Efemérides

26 de noviembre de 2015 - 00:00

2000: Gisella Vallejos no volvió a su casa. “Mi hija desapareció, algo malo le debe haber pasado”, contaba desesperada su madre por aquel entonces en los medios. El cuerpo de la joven, que por entonces tenía 18, fue hallado diez días más tarde en un descampado sobre la calle Rivadavia del centro de Pilar, a pocos metros de colectora.
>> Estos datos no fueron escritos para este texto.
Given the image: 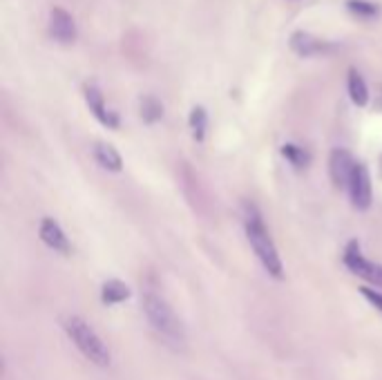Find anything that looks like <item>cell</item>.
Here are the masks:
<instances>
[{
	"instance_id": "cell-1",
	"label": "cell",
	"mask_w": 382,
	"mask_h": 380,
	"mask_svg": "<svg viewBox=\"0 0 382 380\" xmlns=\"http://www.w3.org/2000/svg\"><path fill=\"white\" fill-rule=\"evenodd\" d=\"M244 229H246V237L255 251V255L262 262V266L266 269L268 275H273L275 280L284 277V264H282V258L277 253V246L273 242L271 233L264 226V219L257 213V208L253 204L246 206L244 210Z\"/></svg>"
},
{
	"instance_id": "cell-2",
	"label": "cell",
	"mask_w": 382,
	"mask_h": 380,
	"mask_svg": "<svg viewBox=\"0 0 382 380\" xmlns=\"http://www.w3.org/2000/svg\"><path fill=\"white\" fill-rule=\"evenodd\" d=\"M63 329L69 335V340L76 345V349L96 367H110V351L105 342L98 338V333L79 316H67L63 320Z\"/></svg>"
},
{
	"instance_id": "cell-3",
	"label": "cell",
	"mask_w": 382,
	"mask_h": 380,
	"mask_svg": "<svg viewBox=\"0 0 382 380\" xmlns=\"http://www.w3.org/2000/svg\"><path fill=\"white\" fill-rule=\"evenodd\" d=\"M144 311L150 320V325L154 327V331L161 333L170 345L183 347V342H186V331H183L179 318L175 316V311L168 306V302L161 295L148 291L144 295Z\"/></svg>"
},
{
	"instance_id": "cell-4",
	"label": "cell",
	"mask_w": 382,
	"mask_h": 380,
	"mask_svg": "<svg viewBox=\"0 0 382 380\" xmlns=\"http://www.w3.org/2000/svg\"><path fill=\"white\" fill-rule=\"evenodd\" d=\"M342 260H345V266L351 273H356V275L364 277L366 282H371V284L382 289V264H374L362 255L358 239H351V242L347 244Z\"/></svg>"
},
{
	"instance_id": "cell-5",
	"label": "cell",
	"mask_w": 382,
	"mask_h": 380,
	"mask_svg": "<svg viewBox=\"0 0 382 380\" xmlns=\"http://www.w3.org/2000/svg\"><path fill=\"white\" fill-rule=\"evenodd\" d=\"M50 36L61 45H72L76 40V21L74 16L63 7H54L50 11V23H47Z\"/></svg>"
},
{
	"instance_id": "cell-6",
	"label": "cell",
	"mask_w": 382,
	"mask_h": 380,
	"mask_svg": "<svg viewBox=\"0 0 382 380\" xmlns=\"http://www.w3.org/2000/svg\"><path fill=\"white\" fill-rule=\"evenodd\" d=\"M349 197H351V204L356 206L358 210H366L371 206V177L366 166L358 163L356 171H353L351 179H349Z\"/></svg>"
},
{
	"instance_id": "cell-7",
	"label": "cell",
	"mask_w": 382,
	"mask_h": 380,
	"mask_svg": "<svg viewBox=\"0 0 382 380\" xmlns=\"http://www.w3.org/2000/svg\"><path fill=\"white\" fill-rule=\"evenodd\" d=\"M85 101H88V108H90V112L94 115V119L98 121V123H103L105 128H112V130H117L119 128V117L112 112L110 108H108V103H105V98H103V92L98 90L96 86H85Z\"/></svg>"
},
{
	"instance_id": "cell-8",
	"label": "cell",
	"mask_w": 382,
	"mask_h": 380,
	"mask_svg": "<svg viewBox=\"0 0 382 380\" xmlns=\"http://www.w3.org/2000/svg\"><path fill=\"white\" fill-rule=\"evenodd\" d=\"M356 166H358V161L351 157L349 150L335 148L331 152V159H329V173H331L333 184L340 186V188H347L353 171H356Z\"/></svg>"
},
{
	"instance_id": "cell-9",
	"label": "cell",
	"mask_w": 382,
	"mask_h": 380,
	"mask_svg": "<svg viewBox=\"0 0 382 380\" xmlns=\"http://www.w3.org/2000/svg\"><path fill=\"white\" fill-rule=\"evenodd\" d=\"M289 45L291 50L297 54V56H302V59H311V56H320L324 52H329V43H324L322 38H318L316 34H311V32H304V30H297L291 34L289 38Z\"/></svg>"
},
{
	"instance_id": "cell-10",
	"label": "cell",
	"mask_w": 382,
	"mask_h": 380,
	"mask_svg": "<svg viewBox=\"0 0 382 380\" xmlns=\"http://www.w3.org/2000/svg\"><path fill=\"white\" fill-rule=\"evenodd\" d=\"M38 235L42 239V244L50 246L52 251L61 253V255H67L69 253V242H67V235L63 233L61 224L52 219V217H42L40 221V229H38Z\"/></svg>"
},
{
	"instance_id": "cell-11",
	"label": "cell",
	"mask_w": 382,
	"mask_h": 380,
	"mask_svg": "<svg viewBox=\"0 0 382 380\" xmlns=\"http://www.w3.org/2000/svg\"><path fill=\"white\" fill-rule=\"evenodd\" d=\"M94 159H96L98 166L105 168V171H110V173H121L123 171V159H121L119 150L112 144L98 142L94 146Z\"/></svg>"
},
{
	"instance_id": "cell-12",
	"label": "cell",
	"mask_w": 382,
	"mask_h": 380,
	"mask_svg": "<svg viewBox=\"0 0 382 380\" xmlns=\"http://www.w3.org/2000/svg\"><path fill=\"white\" fill-rule=\"evenodd\" d=\"M347 90H349L351 101L356 103L358 108H364L366 103H369V88H366V83H364V79H362V74L358 72V69H349Z\"/></svg>"
},
{
	"instance_id": "cell-13",
	"label": "cell",
	"mask_w": 382,
	"mask_h": 380,
	"mask_svg": "<svg viewBox=\"0 0 382 380\" xmlns=\"http://www.w3.org/2000/svg\"><path fill=\"white\" fill-rule=\"evenodd\" d=\"M127 298H130V287L121 282V280H108L101 289V300L105 304H121Z\"/></svg>"
},
{
	"instance_id": "cell-14",
	"label": "cell",
	"mask_w": 382,
	"mask_h": 380,
	"mask_svg": "<svg viewBox=\"0 0 382 380\" xmlns=\"http://www.w3.org/2000/svg\"><path fill=\"white\" fill-rule=\"evenodd\" d=\"M188 125H190V132L195 142H204L206 137V125H208V115L202 105H195L190 110V117H188Z\"/></svg>"
},
{
	"instance_id": "cell-15",
	"label": "cell",
	"mask_w": 382,
	"mask_h": 380,
	"mask_svg": "<svg viewBox=\"0 0 382 380\" xmlns=\"http://www.w3.org/2000/svg\"><path fill=\"white\" fill-rule=\"evenodd\" d=\"M347 9L353 16L364 18V21H374L380 16V5L371 3V0H347Z\"/></svg>"
},
{
	"instance_id": "cell-16",
	"label": "cell",
	"mask_w": 382,
	"mask_h": 380,
	"mask_svg": "<svg viewBox=\"0 0 382 380\" xmlns=\"http://www.w3.org/2000/svg\"><path fill=\"white\" fill-rule=\"evenodd\" d=\"M161 117H163V105L159 98H154V96L141 98V119L146 123H157Z\"/></svg>"
},
{
	"instance_id": "cell-17",
	"label": "cell",
	"mask_w": 382,
	"mask_h": 380,
	"mask_svg": "<svg viewBox=\"0 0 382 380\" xmlns=\"http://www.w3.org/2000/svg\"><path fill=\"white\" fill-rule=\"evenodd\" d=\"M282 154L295 166V168H304L306 161H308V154L300 148V146H295V144H286V146H282Z\"/></svg>"
},
{
	"instance_id": "cell-18",
	"label": "cell",
	"mask_w": 382,
	"mask_h": 380,
	"mask_svg": "<svg viewBox=\"0 0 382 380\" xmlns=\"http://www.w3.org/2000/svg\"><path fill=\"white\" fill-rule=\"evenodd\" d=\"M360 293L378 309V311H382V291H376V289H371V287H362Z\"/></svg>"
}]
</instances>
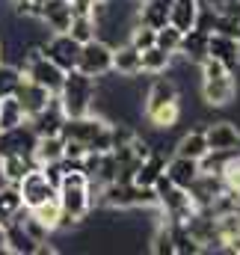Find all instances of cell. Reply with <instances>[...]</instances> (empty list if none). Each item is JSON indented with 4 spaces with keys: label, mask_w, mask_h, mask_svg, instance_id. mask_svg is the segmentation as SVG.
Masks as SVG:
<instances>
[{
    "label": "cell",
    "mask_w": 240,
    "mask_h": 255,
    "mask_svg": "<svg viewBox=\"0 0 240 255\" xmlns=\"http://www.w3.org/2000/svg\"><path fill=\"white\" fill-rule=\"evenodd\" d=\"M208 57L223 63L229 71L240 68V39L229 33H211L208 36Z\"/></svg>",
    "instance_id": "obj_11"
},
{
    "label": "cell",
    "mask_w": 240,
    "mask_h": 255,
    "mask_svg": "<svg viewBox=\"0 0 240 255\" xmlns=\"http://www.w3.org/2000/svg\"><path fill=\"white\" fill-rule=\"evenodd\" d=\"M172 54H166L163 48H157V45H151V48H145L142 51V74H166L169 68H172Z\"/></svg>",
    "instance_id": "obj_24"
},
{
    "label": "cell",
    "mask_w": 240,
    "mask_h": 255,
    "mask_svg": "<svg viewBox=\"0 0 240 255\" xmlns=\"http://www.w3.org/2000/svg\"><path fill=\"white\" fill-rule=\"evenodd\" d=\"M3 241H6V253H12V255H36L39 253V247H42V244L24 229L21 214H18L12 223L3 226Z\"/></svg>",
    "instance_id": "obj_12"
},
{
    "label": "cell",
    "mask_w": 240,
    "mask_h": 255,
    "mask_svg": "<svg viewBox=\"0 0 240 255\" xmlns=\"http://www.w3.org/2000/svg\"><path fill=\"white\" fill-rule=\"evenodd\" d=\"M62 122H65V113H62L60 101H57V95H54V101L42 110V113H36L33 119H30V125L33 130L39 133V136H48V133H60L62 130Z\"/></svg>",
    "instance_id": "obj_20"
},
{
    "label": "cell",
    "mask_w": 240,
    "mask_h": 255,
    "mask_svg": "<svg viewBox=\"0 0 240 255\" xmlns=\"http://www.w3.org/2000/svg\"><path fill=\"white\" fill-rule=\"evenodd\" d=\"M154 45L175 57V54H178V45H181V30L175 24H163V27L157 30V42H154Z\"/></svg>",
    "instance_id": "obj_32"
},
{
    "label": "cell",
    "mask_w": 240,
    "mask_h": 255,
    "mask_svg": "<svg viewBox=\"0 0 240 255\" xmlns=\"http://www.w3.org/2000/svg\"><path fill=\"white\" fill-rule=\"evenodd\" d=\"M208 139H205V128H196V130H187L175 142V154L181 157H193V160H202L208 154Z\"/></svg>",
    "instance_id": "obj_22"
},
{
    "label": "cell",
    "mask_w": 240,
    "mask_h": 255,
    "mask_svg": "<svg viewBox=\"0 0 240 255\" xmlns=\"http://www.w3.org/2000/svg\"><path fill=\"white\" fill-rule=\"evenodd\" d=\"M18 193H21V199H24V208H39L42 202H48V199H54L57 196V184L45 175V169L36 163L21 181H18Z\"/></svg>",
    "instance_id": "obj_7"
},
{
    "label": "cell",
    "mask_w": 240,
    "mask_h": 255,
    "mask_svg": "<svg viewBox=\"0 0 240 255\" xmlns=\"http://www.w3.org/2000/svg\"><path fill=\"white\" fill-rule=\"evenodd\" d=\"M21 80H24L21 65H9L6 60H3V63H0V98L15 95V92H18V86H21Z\"/></svg>",
    "instance_id": "obj_29"
},
{
    "label": "cell",
    "mask_w": 240,
    "mask_h": 255,
    "mask_svg": "<svg viewBox=\"0 0 240 255\" xmlns=\"http://www.w3.org/2000/svg\"><path fill=\"white\" fill-rule=\"evenodd\" d=\"M39 51H42L48 60H54L62 71H68V68H77L80 42H77V39H71L68 33H51V36L39 45Z\"/></svg>",
    "instance_id": "obj_9"
},
{
    "label": "cell",
    "mask_w": 240,
    "mask_h": 255,
    "mask_svg": "<svg viewBox=\"0 0 240 255\" xmlns=\"http://www.w3.org/2000/svg\"><path fill=\"white\" fill-rule=\"evenodd\" d=\"M68 36L77 39L80 45L89 42V39H95V36H98L95 18H92V15H74V18H71V27H68Z\"/></svg>",
    "instance_id": "obj_30"
},
{
    "label": "cell",
    "mask_w": 240,
    "mask_h": 255,
    "mask_svg": "<svg viewBox=\"0 0 240 255\" xmlns=\"http://www.w3.org/2000/svg\"><path fill=\"white\" fill-rule=\"evenodd\" d=\"M208 30H202V27H190V30H184L181 33V45H178V54L184 63L190 65H199L205 57H208Z\"/></svg>",
    "instance_id": "obj_15"
},
{
    "label": "cell",
    "mask_w": 240,
    "mask_h": 255,
    "mask_svg": "<svg viewBox=\"0 0 240 255\" xmlns=\"http://www.w3.org/2000/svg\"><path fill=\"white\" fill-rule=\"evenodd\" d=\"M65 154V136L62 133H48V136H39L36 148H33V160L39 166L45 163H54V160H62Z\"/></svg>",
    "instance_id": "obj_21"
},
{
    "label": "cell",
    "mask_w": 240,
    "mask_h": 255,
    "mask_svg": "<svg viewBox=\"0 0 240 255\" xmlns=\"http://www.w3.org/2000/svg\"><path fill=\"white\" fill-rule=\"evenodd\" d=\"M77 68H80L83 74L95 77V80L113 74V45L104 42L101 36L83 42V45H80V57H77Z\"/></svg>",
    "instance_id": "obj_6"
},
{
    "label": "cell",
    "mask_w": 240,
    "mask_h": 255,
    "mask_svg": "<svg viewBox=\"0 0 240 255\" xmlns=\"http://www.w3.org/2000/svg\"><path fill=\"white\" fill-rule=\"evenodd\" d=\"M113 74L124 77V80L139 77L142 74V51H136L130 42L113 45Z\"/></svg>",
    "instance_id": "obj_16"
},
{
    "label": "cell",
    "mask_w": 240,
    "mask_h": 255,
    "mask_svg": "<svg viewBox=\"0 0 240 255\" xmlns=\"http://www.w3.org/2000/svg\"><path fill=\"white\" fill-rule=\"evenodd\" d=\"M21 122H27V113H24L21 101L15 95L0 98V130L3 128H15V125H21Z\"/></svg>",
    "instance_id": "obj_27"
},
{
    "label": "cell",
    "mask_w": 240,
    "mask_h": 255,
    "mask_svg": "<svg viewBox=\"0 0 240 255\" xmlns=\"http://www.w3.org/2000/svg\"><path fill=\"white\" fill-rule=\"evenodd\" d=\"M36 142H39V133L33 130L30 119L21 122V125H15V128H3L0 130V157H9V154L33 157Z\"/></svg>",
    "instance_id": "obj_8"
},
{
    "label": "cell",
    "mask_w": 240,
    "mask_h": 255,
    "mask_svg": "<svg viewBox=\"0 0 240 255\" xmlns=\"http://www.w3.org/2000/svg\"><path fill=\"white\" fill-rule=\"evenodd\" d=\"M202 98L205 104L211 107H229L235 98H238V80H235V71H229L223 63L205 57L202 63Z\"/></svg>",
    "instance_id": "obj_3"
},
{
    "label": "cell",
    "mask_w": 240,
    "mask_h": 255,
    "mask_svg": "<svg viewBox=\"0 0 240 255\" xmlns=\"http://www.w3.org/2000/svg\"><path fill=\"white\" fill-rule=\"evenodd\" d=\"M95 98H98L95 77L83 74L80 68H68L65 77H62V83H60V89H57V101H60L65 119L92 113L95 110Z\"/></svg>",
    "instance_id": "obj_2"
},
{
    "label": "cell",
    "mask_w": 240,
    "mask_h": 255,
    "mask_svg": "<svg viewBox=\"0 0 240 255\" xmlns=\"http://www.w3.org/2000/svg\"><path fill=\"white\" fill-rule=\"evenodd\" d=\"M57 199L62 205V214H65L62 229L80 226L89 217V211H92V178L80 166L65 169L60 184H57Z\"/></svg>",
    "instance_id": "obj_1"
},
{
    "label": "cell",
    "mask_w": 240,
    "mask_h": 255,
    "mask_svg": "<svg viewBox=\"0 0 240 255\" xmlns=\"http://www.w3.org/2000/svg\"><path fill=\"white\" fill-rule=\"evenodd\" d=\"M172 15V0H139L136 3V21L148 24L151 30H160L163 24H169Z\"/></svg>",
    "instance_id": "obj_19"
},
{
    "label": "cell",
    "mask_w": 240,
    "mask_h": 255,
    "mask_svg": "<svg viewBox=\"0 0 240 255\" xmlns=\"http://www.w3.org/2000/svg\"><path fill=\"white\" fill-rule=\"evenodd\" d=\"M18 65H21V71H24V77H27V80L39 83V86H45V89H51V92L57 95V89H60L65 71H62L54 60H48V57L39 51V45H36V48H27L24 60H21Z\"/></svg>",
    "instance_id": "obj_5"
},
{
    "label": "cell",
    "mask_w": 240,
    "mask_h": 255,
    "mask_svg": "<svg viewBox=\"0 0 240 255\" xmlns=\"http://www.w3.org/2000/svg\"><path fill=\"white\" fill-rule=\"evenodd\" d=\"M24 211V199L18 193V184H3L0 187V226L12 223Z\"/></svg>",
    "instance_id": "obj_23"
},
{
    "label": "cell",
    "mask_w": 240,
    "mask_h": 255,
    "mask_svg": "<svg viewBox=\"0 0 240 255\" xmlns=\"http://www.w3.org/2000/svg\"><path fill=\"white\" fill-rule=\"evenodd\" d=\"M196 18H199V3L196 0H172V15H169V24H175L181 33L196 27Z\"/></svg>",
    "instance_id": "obj_25"
},
{
    "label": "cell",
    "mask_w": 240,
    "mask_h": 255,
    "mask_svg": "<svg viewBox=\"0 0 240 255\" xmlns=\"http://www.w3.org/2000/svg\"><path fill=\"white\" fill-rule=\"evenodd\" d=\"M205 139H208V148L211 151H238L240 148V128L235 122H211L205 128Z\"/></svg>",
    "instance_id": "obj_13"
},
{
    "label": "cell",
    "mask_w": 240,
    "mask_h": 255,
    "mask_svg": "<svg viewBox=\"0 0 240 255\" xmlns=\"http://www.w3.org/2000/svg\"><path fill=\"white\" fill-rule=\"evenodd\" d=\"M127 42H130L136 51H145V48H151V45L157 42V30H151L148 24L133 21V24H130V30H127Z\"/></svg>",
    "instance_id": "obj_31"
},
{
    "label": "cell",
    "mask_w": 240,
    "mask_h": 255,
    "mask_svg": "<svg viewBox=\"0 0 240 255\" xmlns=\"http://www.w3.org/2000/svg\"><path fill=\"white\" fill-rule=\"evenodd\" d=\"M33 211V217L36 220H42L51 232H60L62 229V220H65V214H62V205H60V199L54 196V199H48V202H42L39 208H30Z\"/></svg>",
    "instance_id": "obj_26"
},
{
    "label": "cell",
    "mask_w": 240,
    "mask_h": 255,
    "mask_svg": "<svg viewBox=\"0 0 240 255\" xmlns=\"http://www.w3.org/2000/svg\"><path fill=\"white\" fill-rule=\"evenodd\" d=\"M3 60H6V42L0 39V63H3Z\"/></svg>",
    "instance_id": "obj_33"
},
{
    "label": "cell",
    "mask_w": 240,
    "mask_h": 255,
    "mask_svg": "<svg viewBox=\"0 0 240 255\" xmlns=\"http://www.w3.org/2000/svg\"><path fill=\"white\" fill-rule=\"evenodd\" d=\"M199 175H202V160L181 157V154H172V157L166 160V178H169L172 184L184 187V190H190Z\"/></svg>",
    "instance_id": "obj_17"
},
{
    "label": "cell",
    "mask_w": 240,
    "mask_h": 255,
    "mask_svg": "<svg viewBox=\"0 0 240 255\" xmlns=\"http://www.w3.org/2000/svg\"><path fill=\"white\" fill-rule=\"evenodd\" d=\"M15 98L21 101V107H24L27 119H33L36 113H42V110H45V107L54 101V92L24 77V80H21V86H18V92H15Z\"/></svg>",
    "instance_id": "obj_14"
},
{
    "label": "cell",
    "mask_w": 240,
    "mask_h": 255,
    "mask_svg": "<svg viewBox=\"0 0 240 255\" xmlns=\"http://www.w3.org/2000/svg\"><path fill=\"white\" fill-rule=\"evenodd\" d=\"M36 166V160L33 157H21V154H9V157H3V178L9 181V184H18L30 169Z\"/></svg>",
    "instance_id": "obj_28"
},
{
    "label": "cell",
    "mask_w": 240,
    "mask_h": 255,
    "mask_svg": "<svg viewBox=\"0 0 240 255\" xmlns=\"http://www.w3.org/2000/svg\"><path fill=\"white\" fill-rule=\"evenodd\" d=\"M71 0H45L42 3V12H39V21L51 30V33H68L71 27Z\"/></svg>",
    "instance_id": "obj_18"
},
{
    "label": "cell",
    "mask_w": 240,
    "mask_h": 255,
    "mask_svg": "<svg viewBox=\"0 0 240 255\" xmlns=\"http://www.w3.org/2000/svg\"><path fill=\"white\" fill-rule=\"evenodd\" d=\"M92 3H110V0H92Z\"/></svg>",
    "instance_id": "obj_34"
},
{
    "label": "cell",
    "mask_w": 240,
    "mask_h": 255,
    "mask_svg": "<svg viewBox=\"0 0 240 255\" xmlns=\"http://www.w3.org/2000/svg\"><path fill=\"white\" fill-rule=\"evenodd\" d=\"M154 193H157V211L169 220V223H187L199 208L193 202L190 190H184L178 184H172L166 175L154 184Z\"/></svg>",
    "instance_id": "obj_4"
},
{
    "label": "cell",
    "mask_w": 240,
    "mask_h": 255,
    "mask_svg": "<svg viewBox=\"0 0 240 255\" xmlns=\"http://www.w3.org/2000/svg\"><path fill=\"white\" fill-rule=\"evenodd\" d=\"M181 92H178V83L172 77H163V74H154L148 92H145V104H142V116H151L169 104H178Z\"/></svg>",
    "instance_id": "obj_10"
}]
</instances>
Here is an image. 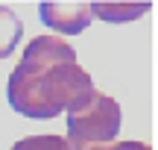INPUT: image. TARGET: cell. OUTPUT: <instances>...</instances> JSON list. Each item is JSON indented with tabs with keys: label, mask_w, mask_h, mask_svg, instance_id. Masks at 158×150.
Listing matches in <instances>:
<instances>
[{
	"label": "cell",
	"mask_w": 158,
	"mask_h": 150,
	"mask_svg": "<svg viewBox=\"0 0 158 150\" xmlns=\"http://www.w3.org/2000/svg\"><path fill=\"white\" fill-rule=\"evenodd\" d=\"M120 103L108 94L94 91L79 109L68 112V147L88 150L117 139L120 133Z\"/></svg>",
	"instance_id": "obj_2"
},
{
	"label": "cell",
	"mask_w": 158,
	"mask_h": 150,
	"mask_svg": "<svg viewBox=\"0 0 158 150\" xmlns=\"http://www.w3.org/2000/svg\"><path fill=\"white\" fill-rule=\"evenodd\" d=\"M88 150H149L141 141H117V144H100V147H88Z\"/></svg>",
	"instance_id": "obj_7"
},
{
	"label": "cell",
	"mask_w": 158,
	"mask_h": 150,
	"mask_svg": "<svg viewBox=\"0 0 158 150\" xmlns=\"http://www.w3.org/2000/svg\"><path fill=\"white\" fill-rule=\"evenodd\" d=\"M94 91V80L76 62V50L59 35L29 41L6 86L12 109L38 121L79 109Z\"/></svg>",
	"instance_id": "obj_1"
},
{
	"label": "cell",
	"mask_w": 158,
	"mask_h": 150,
	"mask_svg": "<svg viewBox=\"0 0 158 150\" xmlns=\"http://www.w3.org/2000/svg\"><path fill=\"white\" fill-rule=\"evenodd\" d=\"M23 35V24L9 6H0V59H6L12 50L18 47Z\"/></svg>",
	"instance_id": "obj_5"
},
{
	"label": "cell",
	"mask_w": 158,
	"mask_h": 150,
	"mask_svg": "<svg viewBox=\"0 0 158 150\" xmlns=\"http://www.w3.org/2000/svg\"><path fill=\"white\" fill-rule=\"evenodd\" d=\"M152 9V3H91V18H102L111 24H123V21H135L143 12Z\"/></svg>",
	"instance_id": "obj_4"
},
{
	"label": "cell",
	"mask_w": 158,
	"mask_h": 150,
	"mask_svg": "<svg viewBox=\"0 0 158 150\" xmlns=\"http://www.w3.org/2000/svg\"><path fill=\"white\" fill-rule=\"evenodd\" d=\"M12 150H70L62 135H27V139L15 141Z\"/></svg>",
	"instance_id": "obj_6"
},
{
	"label": "cell",
	"mask_w": 158,
	"mask_h": 150,
	"mask_svg": "<svg viewBox=\"0 0 158 150\" xmlns=\"http://www.w3.org/2000/svg\"><path fill=\"white\" fill-rule=\"evenodd\" d=\"M38 18L53 33L76 35L91 24V3H38Z\"/></svg>",
	"instance_id": "obj_3"
}]
</instances>
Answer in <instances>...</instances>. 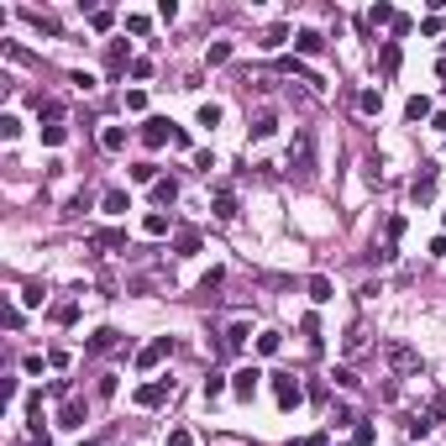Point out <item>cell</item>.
Segmentation results:
<instances>
[{
	"label": "cell",
	"mask_w": 446,
	"mask_h": 446,
	"mask_svg": "<svg viewBox=\"0 0 446 446\" xmlns=\"http://www.w3.org/2000/svg\"><path fill=\"white\" fill-rule=\"evenodd\" d=\"M357 110H363V116H378V110H383V90H363L357 94Z\"/></svg>",
	"instance_id": "obj_19"
},
{
	"label": "cell",
	"mask_w": 446,
	"mask_h": 446,
	"mask_svg": "<svg viewBox=\"0 0 446 446\" xmlns=\"http://www.w3.org/2000/svg\"><path fill=\"white\" fill-rule=\"evenodd\" d=\"M305 289H310V299H315V305H326V299H336V289H331V279H320V273H315V279L305 283Z\"/></svg>",
	"instance_id": "obj_21"
},
{
	"label": "cell",
	"mask_w": 446,
	"mask_h": 446,
	"mask_svg": "<svg viewBox=\"0 0 446 446\" xmlns=\"http://www.w3.org/2000/svg\"><path fill=\"white\" fill-rule=\"evenodd\" d=\"M63 137H69V131H63V126H42V142H47V147H58Z\"/></svg>",
	"instance_id": "obj_38"
},
{
	"label": "cell",
	"mask_w": 446,
	"mask_h": 446,
	"mask_svg": "<svg viewBox=\"0 0 446 446\" xmlns=\"http://www.w3.org/2000/svg\"><path fill=\"white\" fill-rule=\"evenodd\" d=\"M294 47H299V53H310V58H315L320 47H326V37H320V32H310V26H299V32H294Z\"/></svg>",
	"instance_id": "obj_16"
},
{
	"label": "cell",
	"mask_w": 446,
	"mask_h": 446,
	"mask_svg": "<svg viewBox=\"0 0 446 446\" xmlns=\"http://www.w3.org/2000/svg\"><path fill=\"white\" fill-rule=\"evenodd\" d=\"M399 58H404V53H399V42H388L383 53H378V63H383V74H394V69H399Z\"/></svg>",
	"instance_id": "obj_29"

Por el crimen, un remisero pasó dos años en prisión pero resultó ser inocente. Una mujer confesaría que en realidad su novio, Carlos Leiva, había asesinado a Gisella. “Se me metió el diablo en el cuerpo”, fue la excusa del asesino que también había sido comprometido por haberle robado el corpiño a la víctima, dato que, junto a un llamado, llevó a la policía a dar con su paradero e inmediata detención.
Leiva fue detenido en 2004 y finalmente condenado a 14 años de prisión por el Tribunal Oral en lo Criminal Nº6 de San Isidro.
El 22 de mayo de 2012 fue liberado bajo la figura de “Caución juratoria” mediante la cual el imputado queda libre bajo la promesa jurada de cumplir fielmente con las condiciones impuestas por el juez y de presentarse siempre que sea llamado el magistrado y fijar domicilio, del que no puede ausentarse sin conocimiento y autorización del mismo.